The reference data quantity and the source data quantity may, for instance, are structured in the form of layers. The reference data elements of the reference data quantity are arranged in a first layer. A large variety of source data elements of the source data quantity are arranged in a next layer. The reference data elements are linked with the source data elements by means of associative links, and in particular, they are directly linked. Further source data elements may be arranged in a further layer, wherein the source data elements of the various layers are linked with each other by means of associative linking. Furthermore any desired number of further layers of source data elements may follow, wherein the source data elements of the various layers are linked to each other by means of associative links. Source data elements in further layers show no direct link to reference data elements. If a query data element is entered, a reference data element is specified or determined for this query data element. The reference data element is located in the layer of the quantity of the reference data elements. The reference data element is directly linked with at least one source data element of the layer of the source data elements which is directly adjacent to the layer of the reference data elements. This source data element is described as the first source data element. The first source data element is located in the first layer of the source data elements.
The first source data element is linked with a further source data element of the layer which is adjacent to the first layer of the source data elements by means of an associative link. Likewise all source data elements of this layer may be linked with the source data elements of the following layer, etc.
If the process in accordance with the invention is performed iteratively, links of the reference data elements with source data elements in deeper layers, that is source data elements which are located in layers farther away from the layer of the reference data elements, can be specified or determined. In each iteration step, links to source data elements in a deeper layer can be determined. Consequently, advantageously starting from a query data element or from a reference data element which corresponds to the query data element, a large number of source data elements from various layers can be determined or a source data element can be output which has no direct link(s) to the reference data element or the correspondingly assigned query data element.
Preferably each first source data element is output in accordance with its weighted link, with the respective query data element.
The source data quantity is preferably expandable, and with particular preference, further source data elements and/or further additional elements of the reference data quantity are added and weighted links are generated between the additional source data elements and the corresponding additional reference data elements.

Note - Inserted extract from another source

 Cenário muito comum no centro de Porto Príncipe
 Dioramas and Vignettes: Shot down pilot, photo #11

In particular, improved analysis methods or manual processes can be used to add new weighted links between existing reference data elements and existing source data elements or the values, that is, the weightings of already existing weighted links can be changed.
Herein the source data quantity can be expanded either by any desired user and/or by special users with predefined access rights, such as an administrator.

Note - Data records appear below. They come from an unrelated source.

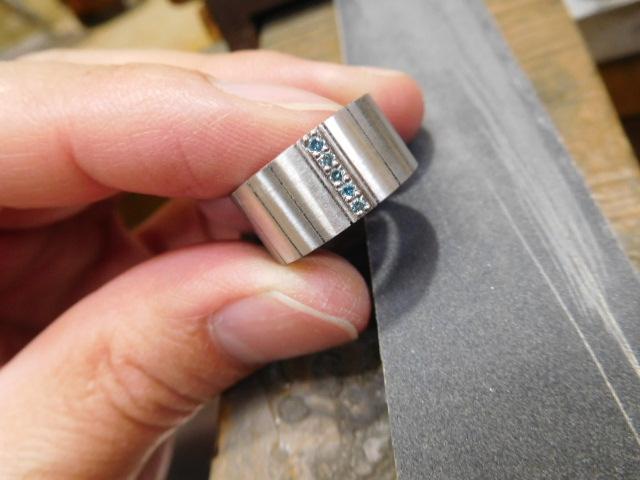 指輪 ヘアライン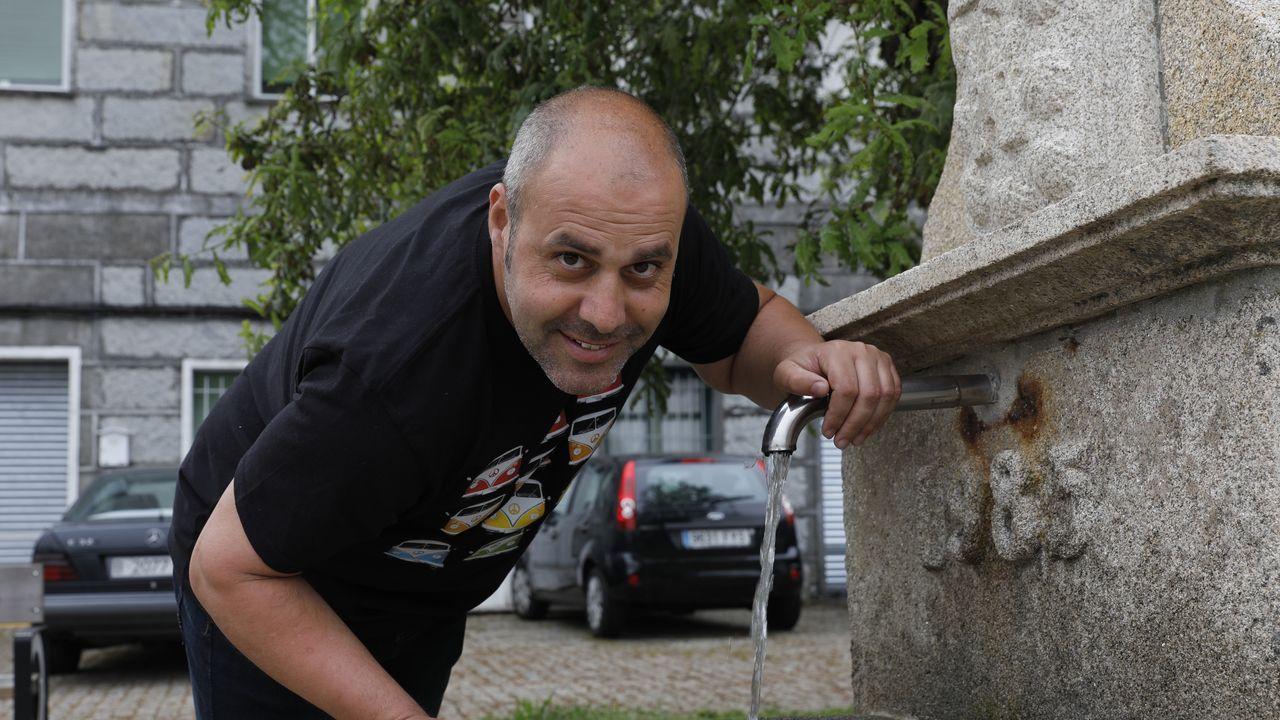 «Al principio éramos apestados».Luis Freire es administrativo en el centro de salud de Santa Comba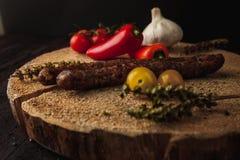 Traditionele eenvoudige maaltijdopstelling met vlees en groenten Stock Fotografie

For instance a user can provide a further supplementary data element in the form of an internet page or publication, such as and in particular a scientific publication, and for instance, pass the respective data on to an administrator or provide a link to these files.
Preferably weighted links are generated between the additional source data elements with the already existing reference data elements and/or weighted links are generated between the additional reference data elements and the already existing source data elements.

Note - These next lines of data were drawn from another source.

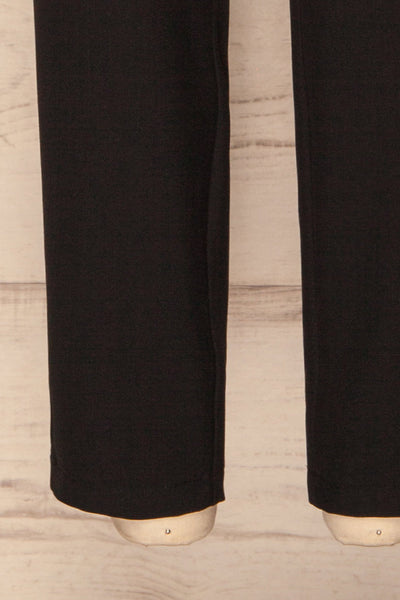 Falstad Black Pants | Pantalon Noir | La Petite Garçonne bottom close-up
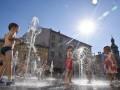 Лето в Украине обещают сухое и жаркое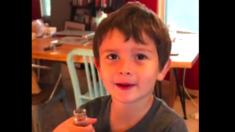 Papa laisse son fils goûter à du soda pour la toute première fois de sa vie et sa réaction est hilarante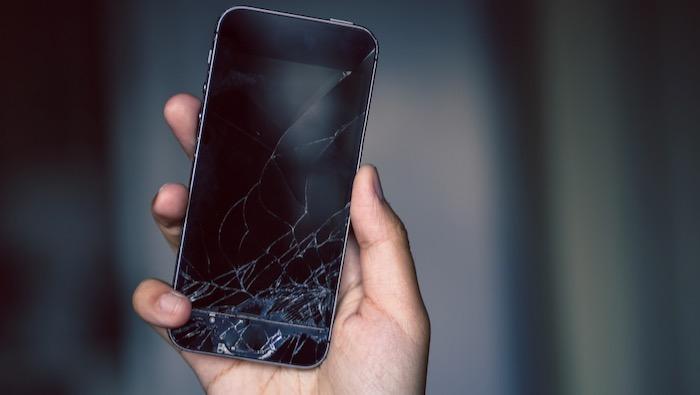 壊れたiPhone 買取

Based on the supplementary data elements and/or the additional source data elements, further reference data elements can be provided. For instance the reference data elements can largely correspond to the source data elements. From the newly added additional source data elements and/or newly added supplementary data elements, associative links can be created to the new, additional reference data elements and if applicable to the already existing reference data elements. Herein the associative links can be manually or automatically generated. For instance such links can already be provided in the provision of the additional source data elements and/or the additional supplementary data elements. The associative links may, however, also be generated using various mathematical algorithms and/or various threshold parameters and/or various exclusion criteria etc. For instance a user of the process as per the invention may provide additional information in the form of computer files, web pages etc. An administrator can link the files and/or web pages to the already existing source data elements and/or supplementary data elements or add them and use a computer program to create the associative links which are newly created in order to enter the new additional data into the already existing data structure.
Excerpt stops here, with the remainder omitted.